Published: 1 years 213 days ago
Sacramento News & Review: If you haven’t yet seen the movie Waiting for “Superman,” you probably have a sense of its main message: Schools are failing American kids, largely because teachers unions have too much power and have blocked needed reform. Even people who haven’t seen the film have an opinion about it.
Like the dozen or so parents and teachers who protested the film’s opening in Sacramento on October 4—marching with signs saying things like, “Stop blaming teachers,” or the ever-popular “Where’s my high school?” or “Real reform = smaller class size.”
Sacramento Mayor Kevin Johnson has been evangelizing about the film for weeks—holding two special screenings of the film in Sacramento. He has his own long history of fighting the unions here in Sacramento over his own St. Hope charter school, which took over Sacramento High School in 2003.

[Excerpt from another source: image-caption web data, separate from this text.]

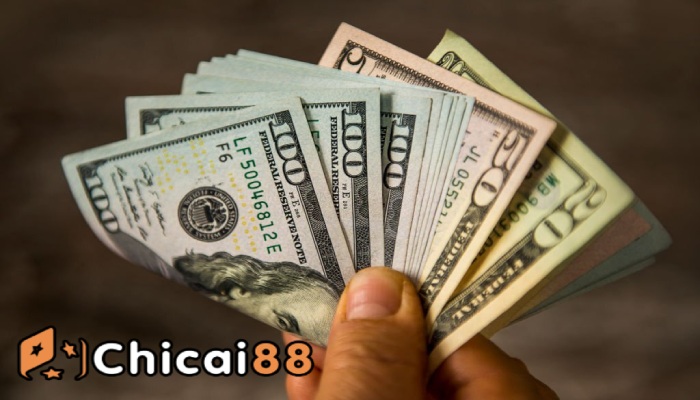 tuyển dụng jobs nhà cái
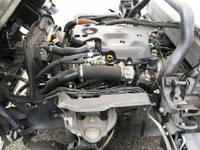 いすゞエルフ冷凍車（冷蔵車）小型（2t・3t）[写真21]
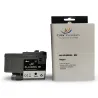 LC426 Compatible xl negro tinta Brother compatible barata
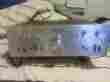 Ka-8100 Kenwood Stereo Integrated Amplifier Has Audio Issues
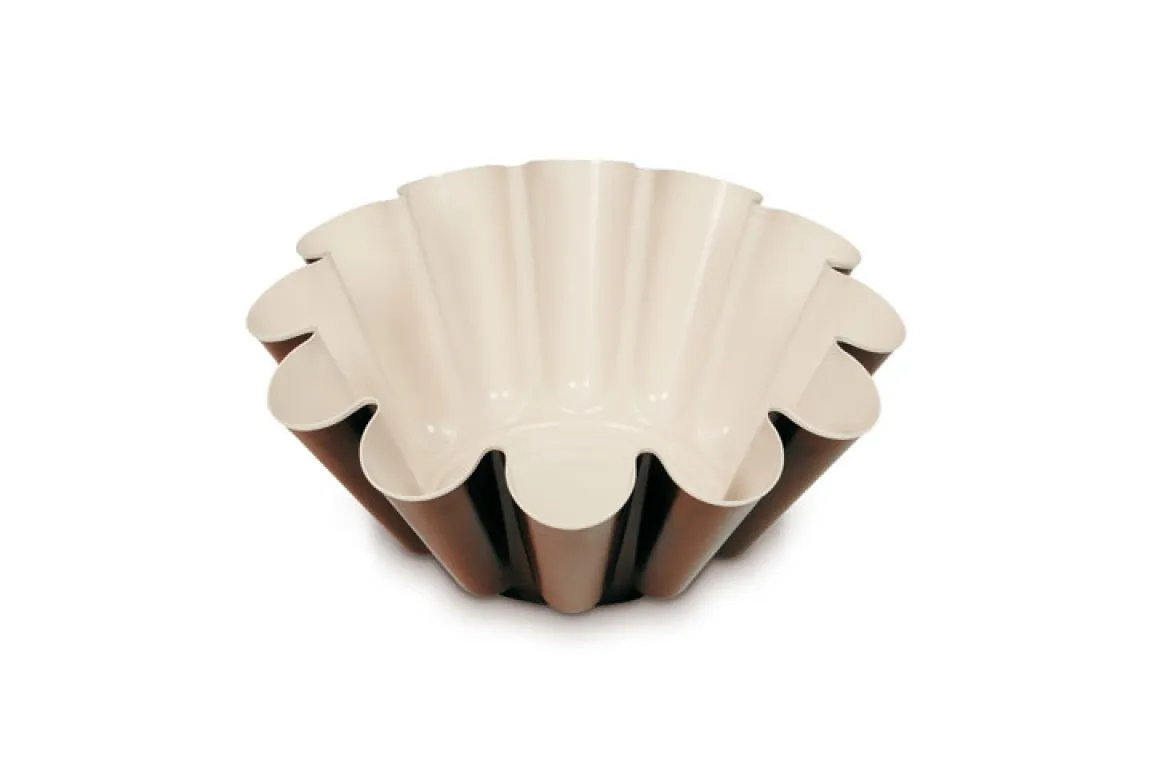 Kalup za kolač fi 22x9.5cm Le Nuove Chocoforme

So does his fiancée, one of Superman’s main protagonists, former Washington, D.C., Public Schools Chancellor Michelle Rhee. She made national news last week when she resigned that post after her boss, D.C. Mayor Adrian Fenty lost re-election last month. Rhee acknowledged the defeat was at least partially a referendum on her attempts to reform D.C. schools.
On October 5, a theater full of Johnson’s guests—including elected officials and business leaders—were treated to the film and a panel discussion including the mayor, Rhee, Gov. Arnold Schwarzenegger, Los Angeles Mayor Antonio Villaraigosa and Don Shalvey, described by the mayor as the “godfather of the charter school movement.”